Человек возвращается к колыбели и пытается снова качать ее, чтобы услышать скрип.
Качалась Нева над глинисто-синей мостовой волн. Скрипя, качался на ней наплавной Дворцовый мост; настил моста прикреплялся к баржам толстыми желтыми, как будто наканифоленными, канатами.
Пахло смолой; мост скрипел басовито и неторопливо.
Мост качается, скрипит, за ним уперлась в Стрелку Васильевского острова белыми колоннами Биржа, дальше краснеет узкий бок университета.
Университет, как красная линия в конце бухгалтерской записи, пересекает Васильевский остров.
К нему утром идут и плывут.
От Адмиралтейской набережной, от ее каменных спусков к университету, скрипя уключинами, косо плывут зеленые, высоконосые ялики, построенные еще по чертежам Петровского времени. Вдоль Невы плывут истрепанные пароходики с низкими бортами.
Здание университета двухэтажное, университетский коридор лежит над арками нижнего прохода – он весь светлый.
На Неве медленно качаются баржи Дворцового моста. Зимой, перебивая друг друга, качаются слои и спирали вьюг.
Зимой через вьюгу в красный университет по мосткам, вечером окаймленным двойным желтым пунктиром керосиновых фонарей, в фуражках с синими околышками, идут студенты, подняв воротники холодных шинелей. Медные пуговицы холодят щеки. Мы не носили теплых шапок, наши пальто редко были на вате.

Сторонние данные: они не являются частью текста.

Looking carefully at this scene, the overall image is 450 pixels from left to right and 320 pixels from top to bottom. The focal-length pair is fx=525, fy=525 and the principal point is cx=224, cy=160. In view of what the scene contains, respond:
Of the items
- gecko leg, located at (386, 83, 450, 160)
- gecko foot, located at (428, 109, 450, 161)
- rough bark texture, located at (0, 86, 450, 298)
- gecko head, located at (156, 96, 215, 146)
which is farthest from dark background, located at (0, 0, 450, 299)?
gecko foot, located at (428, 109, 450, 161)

Синие фуражки, короткие тужурки, быстрые шаги, громкие голоса.
Широкая Нева – заглавная строка повой истории.
Молчаливые дворцы, крутой шлем Исаакия, Адмиралтейство и за городом дворцов дымы. Город дворцов стоит на ладони города заводов. Будущее видно; куда ни посмотришь, далекие подъемные краны, там на взморье, направо и далекие дымы заводов налево: великий, широкий, залитый водой – город вдохновений поэтов... белых ночей... Город наводнений и революций.
Университет
Белокурые и черноволосые студенты идут по университетскому коридору мимо желтых ясеневых шкафов.

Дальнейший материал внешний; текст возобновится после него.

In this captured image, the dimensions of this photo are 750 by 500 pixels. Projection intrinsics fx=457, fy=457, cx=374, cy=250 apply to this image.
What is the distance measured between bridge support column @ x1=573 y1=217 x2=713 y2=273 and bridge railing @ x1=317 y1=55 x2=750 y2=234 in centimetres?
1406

Здесь ходил высокий, очень худой, как бы иссохший, очень молодой и очень отдельный Шилейко: он занимался в целом мире, кажется, один, сумиро-акадским языком и переводил стихотворную повесть «Гильгамеш», сравнительно с которой Библия и Гомер – недавно вышедшие книги.
Здесь ходили веселые, как будто свободные от занятий юристы, озабоченные и непонятные математики и мы, филологи разных мастей.
Здесь я увидел в первый раз хохлатого, узколицего, ходящего с закинутой головой поэта Осипа Мандельштама.